# Peskin and Schroeder, where is the mass in the denominator of the simple harmonic oscillator Hamiltonian?

This relates to page 20 of Peskin and Schroeder.

They state that the Fourier transform of the Klein-Gordon field satisfies the following:

$$\left[\frac{\partial^2}{\partial t^2}+(|\vec p|^2+m^2)\right]\phi(\vec p,t)=0 \tag{2.21},$$

which is the equation of motion of a simple harmonic oscillator with frequency:

$$\omega_\vec p=\sqrt{|\vec p|^2+m^2} \tag{2.22}.$$

This is fine, however their next equation is the Hamiltonian for the simple harmonic oscillator:

$$H_{SHO}=\frac{1}{2}p^2+\frac{1}{2}\omega^2\phi^2,$$

which, confusingly to me, does not have a mass $$m$$ in the denominator of the kinetic term. I have searched around a bit online and not found any reference to this, have I missed something?

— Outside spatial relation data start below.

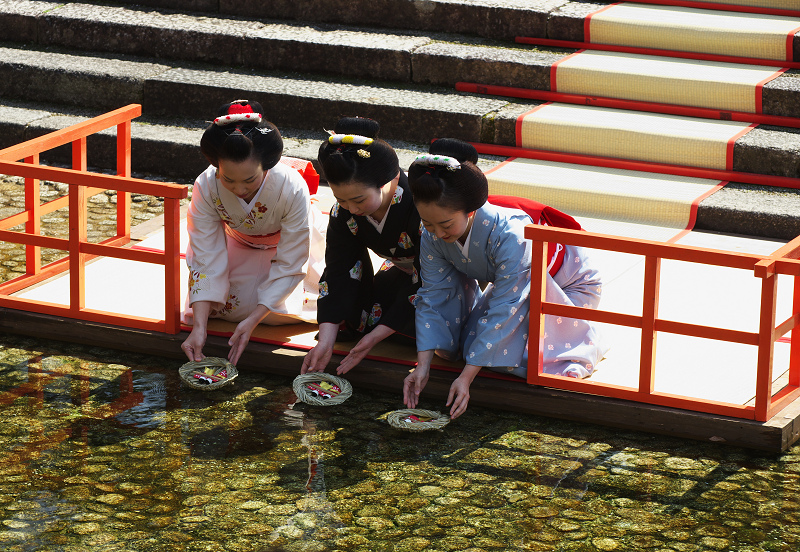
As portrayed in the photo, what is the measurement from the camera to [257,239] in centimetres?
429

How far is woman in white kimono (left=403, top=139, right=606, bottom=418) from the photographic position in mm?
3482

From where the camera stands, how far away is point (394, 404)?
3.87 meters

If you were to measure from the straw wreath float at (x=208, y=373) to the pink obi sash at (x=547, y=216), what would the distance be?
117 centimetres

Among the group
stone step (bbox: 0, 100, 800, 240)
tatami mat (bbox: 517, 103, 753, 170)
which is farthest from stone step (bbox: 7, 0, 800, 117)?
stone step (bbox: 0, 100, 800, 240)

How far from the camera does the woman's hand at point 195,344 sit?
13.1ft

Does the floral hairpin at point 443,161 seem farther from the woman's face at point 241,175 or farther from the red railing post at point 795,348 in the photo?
the red railing post at point 795,348

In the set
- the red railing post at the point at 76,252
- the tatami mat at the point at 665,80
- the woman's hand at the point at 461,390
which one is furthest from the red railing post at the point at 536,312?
the tatami mat at the point at 665,80

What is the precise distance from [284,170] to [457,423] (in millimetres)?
1189

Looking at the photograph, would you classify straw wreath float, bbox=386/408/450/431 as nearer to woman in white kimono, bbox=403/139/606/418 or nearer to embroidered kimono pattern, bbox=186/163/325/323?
woman in white kimono, bbox=403/139/606/418

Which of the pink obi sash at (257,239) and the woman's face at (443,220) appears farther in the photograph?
the pink obi sash at (257,239)

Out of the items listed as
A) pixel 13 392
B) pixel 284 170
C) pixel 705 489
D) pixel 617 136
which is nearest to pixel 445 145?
pixel 284 170

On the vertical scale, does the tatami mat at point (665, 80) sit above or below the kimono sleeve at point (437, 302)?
above

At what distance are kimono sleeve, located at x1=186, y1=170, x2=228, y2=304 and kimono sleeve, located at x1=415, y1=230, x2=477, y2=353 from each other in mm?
825

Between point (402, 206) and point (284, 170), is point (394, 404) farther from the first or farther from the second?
point (284, 170)
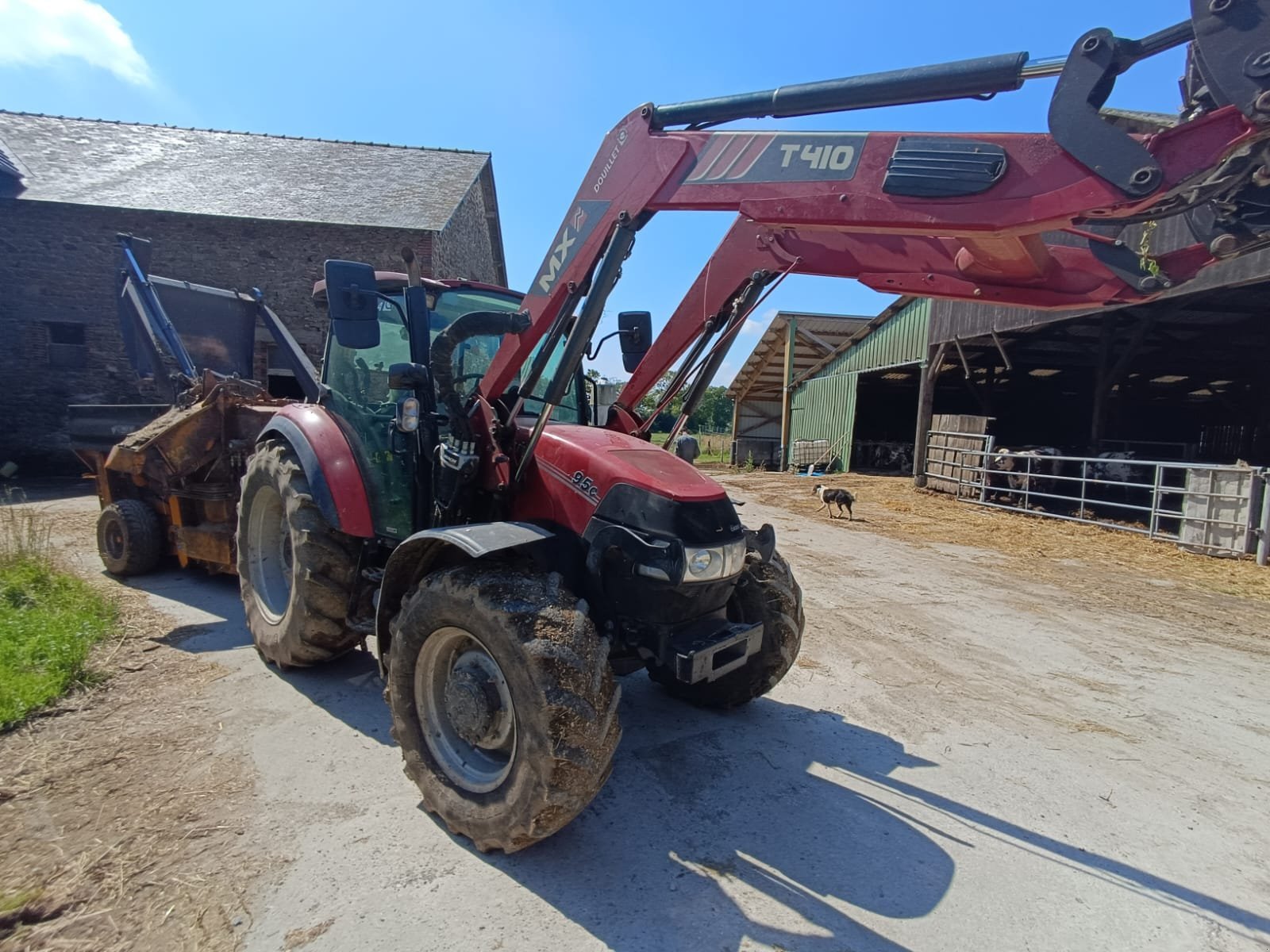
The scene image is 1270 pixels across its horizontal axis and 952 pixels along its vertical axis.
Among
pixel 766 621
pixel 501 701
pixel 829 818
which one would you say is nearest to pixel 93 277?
pixel 501 701

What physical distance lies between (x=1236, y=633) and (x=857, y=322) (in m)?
21.7

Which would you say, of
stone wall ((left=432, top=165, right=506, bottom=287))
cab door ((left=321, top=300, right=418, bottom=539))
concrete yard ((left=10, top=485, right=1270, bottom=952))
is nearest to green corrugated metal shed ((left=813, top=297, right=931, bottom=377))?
stone wall ((left=432, top=165, right=506, bottom=287))

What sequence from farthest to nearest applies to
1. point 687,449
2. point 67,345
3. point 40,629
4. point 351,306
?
point 67,345 < point 40,629 < point 687,449 < point 351,306

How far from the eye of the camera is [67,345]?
14.3 meters

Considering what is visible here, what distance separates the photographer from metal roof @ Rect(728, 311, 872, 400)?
25.6 m

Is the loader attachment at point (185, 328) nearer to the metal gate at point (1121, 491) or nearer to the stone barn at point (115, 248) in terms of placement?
the stone barn at point (115, 248)

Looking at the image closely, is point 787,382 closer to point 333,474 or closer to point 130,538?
point 130,538

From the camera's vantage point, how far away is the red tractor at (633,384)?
2.13 meters

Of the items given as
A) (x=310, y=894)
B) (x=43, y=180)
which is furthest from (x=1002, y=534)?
(x=43, y=180)

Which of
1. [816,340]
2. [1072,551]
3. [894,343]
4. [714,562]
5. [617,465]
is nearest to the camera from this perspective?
[714,562]

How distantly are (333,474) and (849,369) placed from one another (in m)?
21.6

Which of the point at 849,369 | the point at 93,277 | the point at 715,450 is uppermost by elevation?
the point at 93,277

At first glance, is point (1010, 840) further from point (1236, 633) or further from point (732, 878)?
point (1236, 633)

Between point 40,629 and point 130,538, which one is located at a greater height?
point 130,538
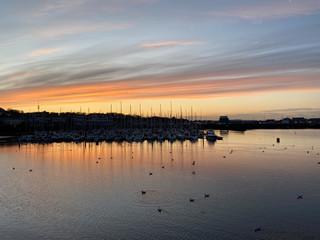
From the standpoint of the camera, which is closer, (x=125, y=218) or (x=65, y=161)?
(x=125, y=218)

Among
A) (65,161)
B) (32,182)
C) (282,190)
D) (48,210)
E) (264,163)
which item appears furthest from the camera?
(65,161)

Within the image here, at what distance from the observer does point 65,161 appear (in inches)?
1652

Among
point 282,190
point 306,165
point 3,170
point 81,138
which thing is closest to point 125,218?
point 282,190

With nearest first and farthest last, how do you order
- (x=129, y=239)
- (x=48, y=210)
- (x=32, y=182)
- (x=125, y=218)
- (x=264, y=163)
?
(x=129, y=239), (x=125, y=218), (x=48, y=210), (x=32, y=182), (x=264, y=163)

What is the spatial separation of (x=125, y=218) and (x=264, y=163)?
24955 mm

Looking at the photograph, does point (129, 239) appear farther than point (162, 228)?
No

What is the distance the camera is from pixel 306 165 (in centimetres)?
3603

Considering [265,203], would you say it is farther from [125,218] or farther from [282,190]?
[125,218]

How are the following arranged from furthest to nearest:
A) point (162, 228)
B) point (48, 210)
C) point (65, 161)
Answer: point (65, 161) < point (48, 210) < point (162, 228)

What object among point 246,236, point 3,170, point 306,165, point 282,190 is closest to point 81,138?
point 3,170

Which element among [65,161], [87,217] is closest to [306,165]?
[87,217]

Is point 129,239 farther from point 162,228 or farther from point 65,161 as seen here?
point 65,161

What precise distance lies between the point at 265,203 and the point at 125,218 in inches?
363

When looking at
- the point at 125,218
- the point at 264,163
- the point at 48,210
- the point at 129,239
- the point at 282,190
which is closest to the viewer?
the point at 129,239
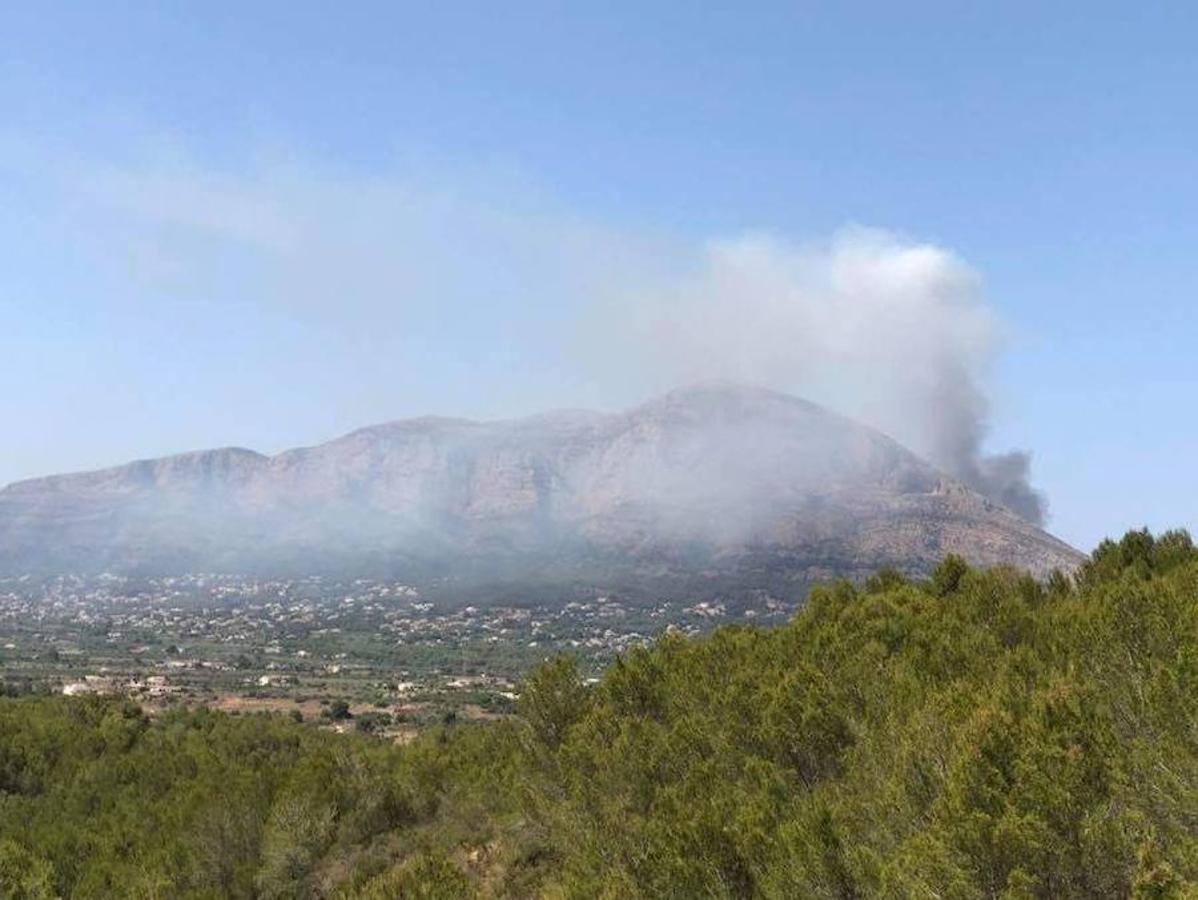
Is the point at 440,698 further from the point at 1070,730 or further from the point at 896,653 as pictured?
the point at 1070,730

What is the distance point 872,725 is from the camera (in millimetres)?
28344

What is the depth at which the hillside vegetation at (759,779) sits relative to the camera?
17.5 meters

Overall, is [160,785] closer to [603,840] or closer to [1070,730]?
[603,840]

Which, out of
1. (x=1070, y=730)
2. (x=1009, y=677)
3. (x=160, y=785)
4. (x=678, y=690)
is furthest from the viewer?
(x=160, y=785)

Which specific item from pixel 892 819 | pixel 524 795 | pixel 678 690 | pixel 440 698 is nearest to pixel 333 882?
pixel 524 795

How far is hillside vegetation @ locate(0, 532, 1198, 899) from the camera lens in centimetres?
1748

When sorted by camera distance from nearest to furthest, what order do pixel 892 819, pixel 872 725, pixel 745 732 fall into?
1. pixel 892 819
2. pixel 872 725
3. pixel 745 732

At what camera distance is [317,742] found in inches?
2756

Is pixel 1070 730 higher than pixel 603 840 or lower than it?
higher

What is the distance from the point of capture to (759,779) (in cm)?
2762

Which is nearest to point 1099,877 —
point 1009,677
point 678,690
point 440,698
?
point 1009,677

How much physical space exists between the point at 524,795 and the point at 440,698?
103562mm

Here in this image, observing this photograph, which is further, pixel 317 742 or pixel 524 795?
pixel 317 742

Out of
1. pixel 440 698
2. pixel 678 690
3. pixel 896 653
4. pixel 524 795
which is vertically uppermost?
pixel 896 653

• As you see from the expression you wrote for $\omega_{\vec{p}}$, $\omega$, $p$ and $m$ all have the same dimensions in Peskin units. Jan 5, 2021 at 20:10
• @secavara Ok I understand that, I don't see why it follows that they should omit the mass from the denominator? Jan 5, 2021 at 20:12
• Nevermind, the next equation $(2.23)$ shows the actual relation between their dimensions. Jan 5, 2021 at 20:14

Neither does it have a mass in the numerator for the $$\phi^2$$ term! Peskin & Schroeder just do not bother with a constant $$m$$ is this context. As you can see, this part introduces you to the ladder operators, in order to apply the formalism to the Klein-Gordon hamiltonian. No need to worry about $$m$$'s, which are irrelevant to the commutation relations anyway, set it to 1 and work your way through the SHO properties.